═════ Text shown
Inflation hurts spending power of consumers

Inflation hurts spending power of consumers. PHOTO | NMG

More than half of Kenyan households cut their spending on food and 10 per cent of homes sold their assets in the race to survive sky-high inflation and economic shocks from the worst drought in 40 years.

This is the verdict of a World Bank survey on how Kenyans coped with the high cost of living, which has remained above the government ceiling of 7.5 per cent since July.

Drought has made food costly and denied income to persons who rely on agriculture, which accounts for nearly a third of Kenya’s GDP.

As a result, 52 per cent of Kenyan households cut their food shopping basket in an environment where companies have frozen salaries as they recover from Covid-19 economic hardships.

About 35 per cent of households reduced consumption of non-food items, which are deemed non-essential, while 10 per cent sold their assets to survive the economic shocks.

“Just under 95 per cent of households used at least one strategy to cope in June 2022. Close to half of households (52 per cent) reduced food consumption and over a third (35 per cent) reduced consumption of non-food items. Some 10 per cent sold productive assets,” said the World Bank on how Kenyans coped in the six months to June.

“Regression analyses reveal that agricultural households cutting consumption to cope with shocks were more likely to be households with young children and those headed by women.”
══════════
═════ Exercise data
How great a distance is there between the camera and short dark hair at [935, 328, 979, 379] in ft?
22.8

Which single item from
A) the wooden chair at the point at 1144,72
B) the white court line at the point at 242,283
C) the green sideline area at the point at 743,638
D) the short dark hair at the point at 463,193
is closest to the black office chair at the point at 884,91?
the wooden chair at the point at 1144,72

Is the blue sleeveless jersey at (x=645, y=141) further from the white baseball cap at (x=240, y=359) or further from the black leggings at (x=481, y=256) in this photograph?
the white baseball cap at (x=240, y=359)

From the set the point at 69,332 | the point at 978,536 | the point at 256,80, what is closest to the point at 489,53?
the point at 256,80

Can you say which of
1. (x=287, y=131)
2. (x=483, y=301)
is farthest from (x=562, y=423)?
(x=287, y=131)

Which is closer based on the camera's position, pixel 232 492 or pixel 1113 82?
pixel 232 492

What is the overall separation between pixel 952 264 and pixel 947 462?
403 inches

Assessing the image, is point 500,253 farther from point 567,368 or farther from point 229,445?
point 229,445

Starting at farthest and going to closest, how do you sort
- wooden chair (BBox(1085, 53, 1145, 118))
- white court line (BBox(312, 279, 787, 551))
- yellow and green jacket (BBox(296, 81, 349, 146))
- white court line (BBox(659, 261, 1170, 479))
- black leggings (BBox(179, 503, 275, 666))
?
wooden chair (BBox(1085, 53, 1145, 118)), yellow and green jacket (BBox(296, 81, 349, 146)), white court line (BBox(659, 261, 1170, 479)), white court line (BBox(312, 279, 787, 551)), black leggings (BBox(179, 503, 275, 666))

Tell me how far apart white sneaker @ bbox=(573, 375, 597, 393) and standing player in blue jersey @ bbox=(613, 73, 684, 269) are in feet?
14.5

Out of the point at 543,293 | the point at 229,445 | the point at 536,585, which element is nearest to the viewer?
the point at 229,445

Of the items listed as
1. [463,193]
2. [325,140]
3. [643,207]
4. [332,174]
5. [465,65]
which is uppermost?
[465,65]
══════════
Questions on the material:
(1) From the article on inflation in Kenya, quote the passage starting at "Inflation hurts spending power of consumers." and ending at "Covid-19 economic hardships.".
(2) According to the article on inflation in Kenya, since when has inflation stayed above the government ceiling of 7.5 per cent?
(3) Carry on the article on inflation in Kenya from its last sentence.

Exercise answers:
(1)
Inflation hurts spending power of consumers. PHOTO | NMG

More than half of Kenyan households cut their spending on food and 10 per cent of homes sold their assets in the race to survive sky-high inflation and economic shocks from the worst drought in 40 years.

This is the verdict of a World Bank survey on how Kenyans coped with the high cost of living, which has remained above the government ceiling of 7.5 per cent since July.

Drought has made food costly and denied income to persons who rely on agriculture, which accounts for nearly a third of Kenya’s GDP.

As a result, 52 per cent of Kenyan households cut their food shopping basket in an environment where companies have frozen salaries as they recover from Covid-19 economic hardships.

(2) Since July.

(3)
Kenya’s inflation has since June breached the target range of 2.5-7.5 per cent, prompting the CBK’s Monetary Policy Committee to raise benchmark interest rates to curb consumer spending.

Since May, the MPC has raised the benchmark interest rate by 175 basis points to 8.75 percent, signaling lenders to raise the cost of borrowing.

Increasing the key policy lending rate makes borrowing more expensive, and this is expected to reduce spending by businesses and families with the ultimate goal of lowering prices of goods and services.

“Further, most households reported an increase in prices of essential food items and over half of rural households reported being unable to access core staple food such as beans or maize.’’

Costly commodities have hit workers hard given that the average real wages, adjusted for inflation, stood at negative 3.83 percent last year compared to negative 0.59 percent in 2020.

Employers say the real wages will take longer to improve amid the recovery of the economy from Covid-19 economic hardships, which delivered layoffs, pay cuts and business closures.